*** Begin section ***

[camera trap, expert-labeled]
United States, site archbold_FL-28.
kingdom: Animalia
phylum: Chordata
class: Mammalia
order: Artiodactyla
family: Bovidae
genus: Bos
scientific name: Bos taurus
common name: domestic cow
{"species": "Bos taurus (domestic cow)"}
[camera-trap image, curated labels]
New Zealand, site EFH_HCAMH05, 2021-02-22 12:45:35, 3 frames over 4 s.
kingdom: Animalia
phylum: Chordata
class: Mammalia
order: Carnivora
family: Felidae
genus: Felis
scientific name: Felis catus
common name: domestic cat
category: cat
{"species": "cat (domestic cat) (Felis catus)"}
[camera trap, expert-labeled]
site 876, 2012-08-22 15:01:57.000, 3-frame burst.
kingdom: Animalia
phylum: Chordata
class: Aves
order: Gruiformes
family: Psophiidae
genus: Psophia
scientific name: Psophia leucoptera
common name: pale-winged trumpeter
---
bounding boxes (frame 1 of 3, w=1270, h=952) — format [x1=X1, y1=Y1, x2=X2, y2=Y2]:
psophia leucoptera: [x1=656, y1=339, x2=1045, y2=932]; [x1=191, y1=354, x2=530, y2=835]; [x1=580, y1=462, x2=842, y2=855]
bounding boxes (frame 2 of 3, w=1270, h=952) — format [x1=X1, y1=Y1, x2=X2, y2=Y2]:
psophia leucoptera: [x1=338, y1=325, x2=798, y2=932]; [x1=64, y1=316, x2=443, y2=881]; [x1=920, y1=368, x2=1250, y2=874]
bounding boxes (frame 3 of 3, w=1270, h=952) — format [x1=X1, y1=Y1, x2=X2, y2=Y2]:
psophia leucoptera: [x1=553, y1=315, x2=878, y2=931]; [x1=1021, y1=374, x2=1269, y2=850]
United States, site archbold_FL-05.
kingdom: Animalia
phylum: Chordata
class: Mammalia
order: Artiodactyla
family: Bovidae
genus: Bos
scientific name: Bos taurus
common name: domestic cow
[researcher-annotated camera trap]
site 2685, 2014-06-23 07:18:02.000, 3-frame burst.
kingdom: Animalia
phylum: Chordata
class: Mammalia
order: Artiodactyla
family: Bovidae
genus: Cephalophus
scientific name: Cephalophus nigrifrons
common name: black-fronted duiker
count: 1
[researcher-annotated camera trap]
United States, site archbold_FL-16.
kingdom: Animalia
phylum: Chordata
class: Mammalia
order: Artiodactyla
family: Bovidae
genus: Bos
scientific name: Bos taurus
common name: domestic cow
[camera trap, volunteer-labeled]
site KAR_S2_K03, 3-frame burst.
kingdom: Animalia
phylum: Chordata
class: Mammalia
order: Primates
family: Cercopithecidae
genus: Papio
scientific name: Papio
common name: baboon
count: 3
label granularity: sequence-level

*** End section ***

● Work item
Anywhere the listing shows the word "site", copy the full line.

● Answer section
United States, site archbold_FL-28.
New Zealand, site EFH_HCAMH05, 2021-02-22 12:45:35, 3 frames over 4 s.
site 876, 2012-08-22 15:01:57.000, 3-frame burst.
United States, site archbold_FL-05.
site 2685, 2014-06-23 07:18:02.000, 3-frame burst.
United States, site archbold_FL-16.
site KAR_S2_K03, 3-frame burst.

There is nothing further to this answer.